— START DATA LISTING —

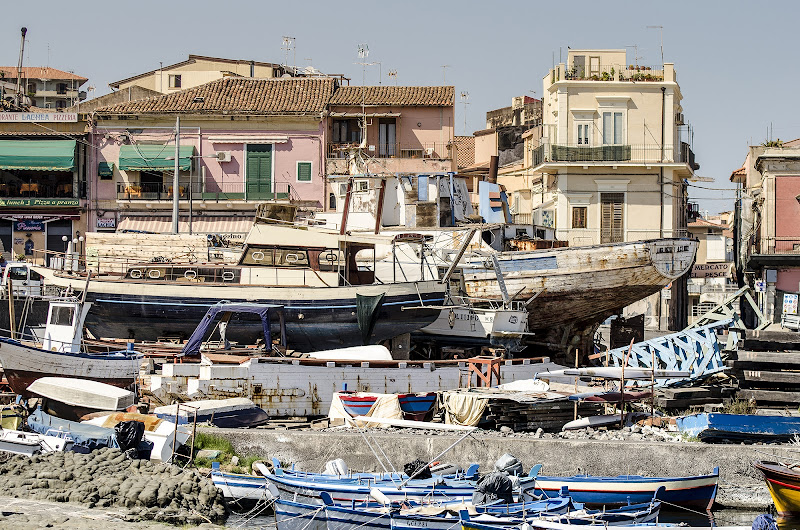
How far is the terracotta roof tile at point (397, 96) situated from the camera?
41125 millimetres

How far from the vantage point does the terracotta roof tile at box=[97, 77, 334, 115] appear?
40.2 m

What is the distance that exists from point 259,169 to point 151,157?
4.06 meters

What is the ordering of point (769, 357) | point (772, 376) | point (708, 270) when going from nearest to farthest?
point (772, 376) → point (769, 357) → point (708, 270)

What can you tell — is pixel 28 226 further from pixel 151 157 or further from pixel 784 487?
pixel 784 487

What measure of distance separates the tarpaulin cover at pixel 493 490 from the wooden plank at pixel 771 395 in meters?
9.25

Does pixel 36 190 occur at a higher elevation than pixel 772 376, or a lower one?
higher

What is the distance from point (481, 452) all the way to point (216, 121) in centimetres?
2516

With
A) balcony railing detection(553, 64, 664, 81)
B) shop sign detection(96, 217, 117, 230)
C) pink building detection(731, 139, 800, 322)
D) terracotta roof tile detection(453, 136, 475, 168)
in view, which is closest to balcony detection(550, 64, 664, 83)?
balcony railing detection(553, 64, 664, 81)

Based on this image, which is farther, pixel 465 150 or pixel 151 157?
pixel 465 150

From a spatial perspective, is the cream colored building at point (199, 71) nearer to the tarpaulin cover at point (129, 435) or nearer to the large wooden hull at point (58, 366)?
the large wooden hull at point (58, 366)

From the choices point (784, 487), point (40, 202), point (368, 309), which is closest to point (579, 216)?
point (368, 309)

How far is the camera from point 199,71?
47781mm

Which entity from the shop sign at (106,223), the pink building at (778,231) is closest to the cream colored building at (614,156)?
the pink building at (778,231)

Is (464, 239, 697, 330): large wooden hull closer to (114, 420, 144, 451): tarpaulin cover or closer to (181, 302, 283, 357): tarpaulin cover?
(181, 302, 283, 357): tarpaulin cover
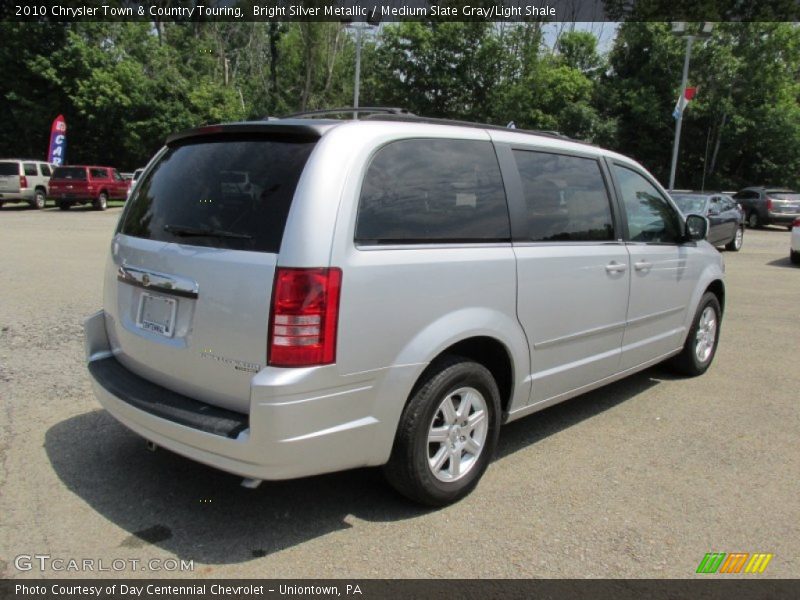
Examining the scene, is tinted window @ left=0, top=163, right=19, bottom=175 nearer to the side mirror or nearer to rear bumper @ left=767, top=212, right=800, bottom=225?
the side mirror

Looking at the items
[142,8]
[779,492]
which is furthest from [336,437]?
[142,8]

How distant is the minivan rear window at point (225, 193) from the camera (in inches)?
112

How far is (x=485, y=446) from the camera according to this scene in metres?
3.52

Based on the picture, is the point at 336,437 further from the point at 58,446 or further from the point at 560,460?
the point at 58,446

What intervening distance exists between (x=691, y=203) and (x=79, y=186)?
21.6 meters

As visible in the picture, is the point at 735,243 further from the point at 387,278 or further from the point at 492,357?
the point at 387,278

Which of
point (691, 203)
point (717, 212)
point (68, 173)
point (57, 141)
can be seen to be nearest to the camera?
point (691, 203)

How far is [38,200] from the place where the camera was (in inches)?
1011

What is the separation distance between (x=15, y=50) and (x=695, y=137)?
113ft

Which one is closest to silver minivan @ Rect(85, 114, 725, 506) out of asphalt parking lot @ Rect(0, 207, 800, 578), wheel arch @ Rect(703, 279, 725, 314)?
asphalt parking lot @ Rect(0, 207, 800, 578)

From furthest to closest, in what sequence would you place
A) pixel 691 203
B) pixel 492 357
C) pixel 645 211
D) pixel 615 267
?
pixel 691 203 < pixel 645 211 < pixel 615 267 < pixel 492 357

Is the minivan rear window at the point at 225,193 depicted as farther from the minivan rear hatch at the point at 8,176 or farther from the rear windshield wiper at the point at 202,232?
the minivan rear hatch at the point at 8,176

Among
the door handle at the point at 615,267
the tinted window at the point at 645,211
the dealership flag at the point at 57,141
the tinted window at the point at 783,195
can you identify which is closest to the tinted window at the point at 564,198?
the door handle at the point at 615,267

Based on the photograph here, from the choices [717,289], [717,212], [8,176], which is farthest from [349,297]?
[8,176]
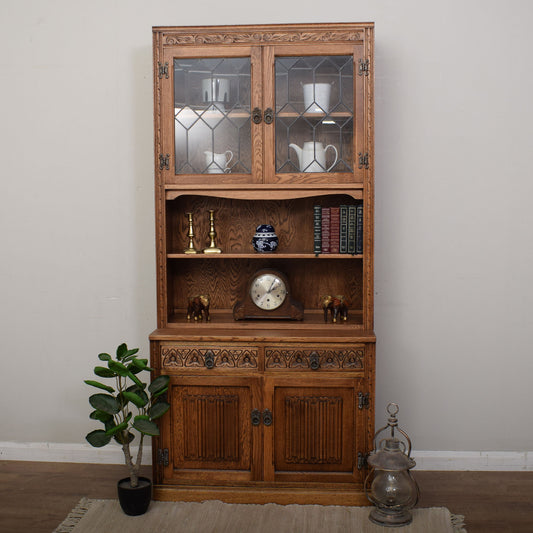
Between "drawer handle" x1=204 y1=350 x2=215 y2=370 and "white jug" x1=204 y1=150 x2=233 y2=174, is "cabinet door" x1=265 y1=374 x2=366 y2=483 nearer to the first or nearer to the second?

— END DATA LISTING —

TASK INSTRUCTIONS :: Reproduce the entire listing above word for word, leaving out the pictures.

SOLUTION FOR THIS TASK ::
How far is the terracotta roof tile at point (397, 96) situated from the camera?
41125 millimetres

How far from the vantage point does the terracotta roof tile at box=[97, 77, 334, 115] appear?
40.2 m

What is the distance that exists from point 259,169 to point 151,157?
4.06 meters

What is the ordering of point (769, 357) | point (772, 376) | point (708, 270) when going from nearest to farthest?
point (772, 376) → point (769, 357) → point (708, 270)

What can you tell — is pixel 28 226 further from pixel 151 157 or further from pixel 784 487?
pixel 784 487

What measure of distance separates the tarpaulin cover at pixel 493 490 from the wooden plank at pixel 771 395 in meters?
9.25

Does pixel 36 190 occur at a higher elevation than pixel 772 376, or a lower one?
higher

What is the distance from point (481, 452) all the way to point (216, 121) in centimetres?
2516

With
A) balcony railing detection(553, 64, 664, 81)
B) shop sign detection(96, 217, 117, 230)
C) pink building detection(731, 139, 800, 322)
D) terracotta roof tile detection(453, 136, 475, 168)
in view, which is closest to balcony detection(550, 64, 664, 83)?
balcony railing detection(553, 64, 664, 81)

Based on this image, which is farther, pixel 465 150 or pixel 151 157?
pixel 465 150

From a spatial perspective, is the cream colored building at point (199, 71) nearer to the tarpaulin cover at point (129, 435) or nearer to the large wooden hull at point (58, 366)?
the large wooden hull at point (58, 366)

From the choices point (784, 487), point (40, 202), point (368, 309), which is closest to point (579, 216)?
point (368, 309)

How far is the camera from point 199,71?
47781mm

Which entity from the shop sign at (106,223), the pink building at (778,231) is closest to the cream colored building at (614,156)?
the pink building at (778,231)

Is (464, 239, 697, 330): large wooden hull closer to (114, 420, 144, 451): tarpaulin cover or closer to (181, 302, 283, 357): tarpaulin cover?
(181, 302, 283, 357): tarpaulin cover
Examining the scene, is tinted window @ left=0, top=163, right=19, bottom=175 nearer to the side mirror or nearer to rear bumper @ left=767, top=212, right=800, bottom=225?
the side mirror

Looking at the items
[142,8]
[779,492]
which is furthest from [336,437]?
[142,8]

How distant is the minivan rear window at point (225, 193) from the camera (in inches)?
112

How far is (x=485, y=446) from the camera according to this scene in metres?
3.52

Based on the picture, is the point at 336,437 further from the point at 58,446 or further from the point at 560,460?
the point at 58,446

What intervening distance exists between (x=691, y=203) and (x=79, y=186)?
21.6 meters

As visible in the picture, is the point at 735,243 further from the point at 387,278 or further from the point at 492,357?
the point at 387,278

Which of
point (691, 203)
point (717, 212)
point (68, 173)
point (57, 141)
can be seen to be nearest to the camera?
point (691, 203)

How far is [38,200] from the place where the camera was (in inches)?
1011

What is the separation distance between (x=15, y=50) and (x=695, y=137)?
113ft

Which one is closest to silver minivan @ Rect(85, 114, 725, 506) out of asphalt parking lot @ Rect(0, 207, 800, 578), wheel arch @ Rect(703, 279, 725, 314)?
asphalt parking lot @ Rect(0, 207, 800, 578)

From furthest to closest, in what sequence would you place
A) pixel 691 203
B) pixel 492 357
C) pixel 645 211
D) pixel 615 267
?
pixel 691 203 < pixel 645 211 < pixel 615 267 < pixel 492 357

Is the minivan rear window at the point at 225,193 depicted as farther from the minivan rear hatch at the point at 8,176 or farther from the rear windshield wiper at the point at 202,232?
the minivan rear hatch at the point at 8,176

Among
the door handle at the point at 615,267
the tinted window at the point at 645,211
the dealership flag at the point at 57,141
the tinted window at the point at 783,195
can you identify which is closest to the tinted window at the point at 564,198?
the door handle at the point at 615,267

Based on the photograph here, from the choices [717,289], [717,212], [8,176], which is farthest from [349,297]?
[8,176]
Between "drawer handle" x1=204 y1=350 x2=215 y2=370 and "white jug" x1=204 y1=150 x2=233 y2=174, is "cabinet door" x1=265 y1=374 x2=366 y2=483 nearer to the first or nearer to the second?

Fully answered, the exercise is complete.